§ **STATED GOAL**: Return an exact copy of the lines from the one holding "Is pixel 173" to the end of the data, including both the starting and final lines. Leave the pictures out.

§ **RECORDS TO PROCESS**:
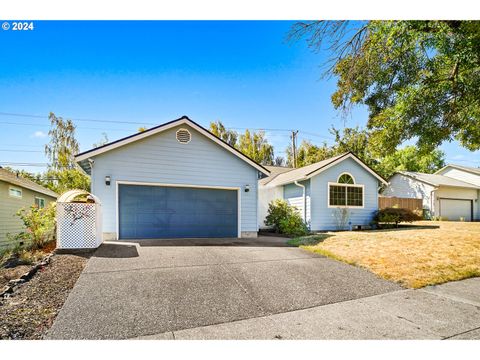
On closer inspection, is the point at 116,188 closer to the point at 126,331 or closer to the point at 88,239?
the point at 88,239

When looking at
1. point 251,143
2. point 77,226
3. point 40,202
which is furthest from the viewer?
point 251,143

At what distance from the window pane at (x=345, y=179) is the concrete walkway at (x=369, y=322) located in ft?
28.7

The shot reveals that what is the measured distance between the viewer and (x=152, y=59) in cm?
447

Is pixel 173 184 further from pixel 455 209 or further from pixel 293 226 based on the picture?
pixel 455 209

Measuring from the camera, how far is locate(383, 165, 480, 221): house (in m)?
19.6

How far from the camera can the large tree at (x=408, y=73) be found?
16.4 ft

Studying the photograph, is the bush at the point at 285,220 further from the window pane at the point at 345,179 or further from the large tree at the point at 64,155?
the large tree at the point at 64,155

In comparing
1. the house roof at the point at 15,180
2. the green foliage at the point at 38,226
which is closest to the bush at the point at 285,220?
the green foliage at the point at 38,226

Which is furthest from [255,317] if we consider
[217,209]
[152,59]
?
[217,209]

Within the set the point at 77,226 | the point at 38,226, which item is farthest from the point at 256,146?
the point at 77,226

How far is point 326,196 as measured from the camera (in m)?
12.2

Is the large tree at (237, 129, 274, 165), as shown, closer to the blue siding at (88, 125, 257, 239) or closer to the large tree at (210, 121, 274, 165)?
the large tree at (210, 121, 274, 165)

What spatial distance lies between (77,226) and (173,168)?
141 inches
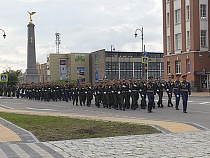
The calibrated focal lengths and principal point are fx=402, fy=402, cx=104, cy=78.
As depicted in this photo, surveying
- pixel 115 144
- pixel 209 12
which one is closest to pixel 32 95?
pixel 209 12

§ **RESPONSE FOR THIS EXERCISE**:
Is pixel 173 184 further from pixel 455 209 or further from pixel 293 226 based on the picture?
pixel 455 209

Measuring from the camera, how far is locate(383, 165, 480, 221): house (in m)?
19.6

How far from the camera can the large tree at (x=408, y=73) be found?
16.4 ft

Studying the photograph, is the bush at the point at 285,220 further from the window pane at the point at 345,179 or further from the large tree at the point at 64,155?
the large tree at the point at 64,155

In comparing
1. the house roof at the point at 15,180
2. the green foliage at the point at 38,226
which is closest to the bush at the point at 285,220?
the green foliage at the point at 38,226

Which is furthest from [255,317] if we consider
[217,209]
[152,59]
?
[217,209]

Within the set the point at 77,226 | the point at 38,226, which item is farthest from the point at 256,146?
the point at 77,226

How far is point 326,196 as measured from the camera (in m)?
12.2

Is the large tree at (237, 129, 274, 165), as shown, closer to the blue siding at (88, 125, 257, 239) or closer to the large tree at (210, 121, 274, 165)?
the large tree at (210, 121, 274, 165)

What spatial distance lies between (77,226) and (173,168)?
141 inches
The calibrated focal lengths and principal point are fx=402, fy=402, cx=104, cy=78.
As depicted in this photo, surveying
- pixel 115 144
- pixel 209 12
which one is closest to pixel 32 95?
pixel 209 12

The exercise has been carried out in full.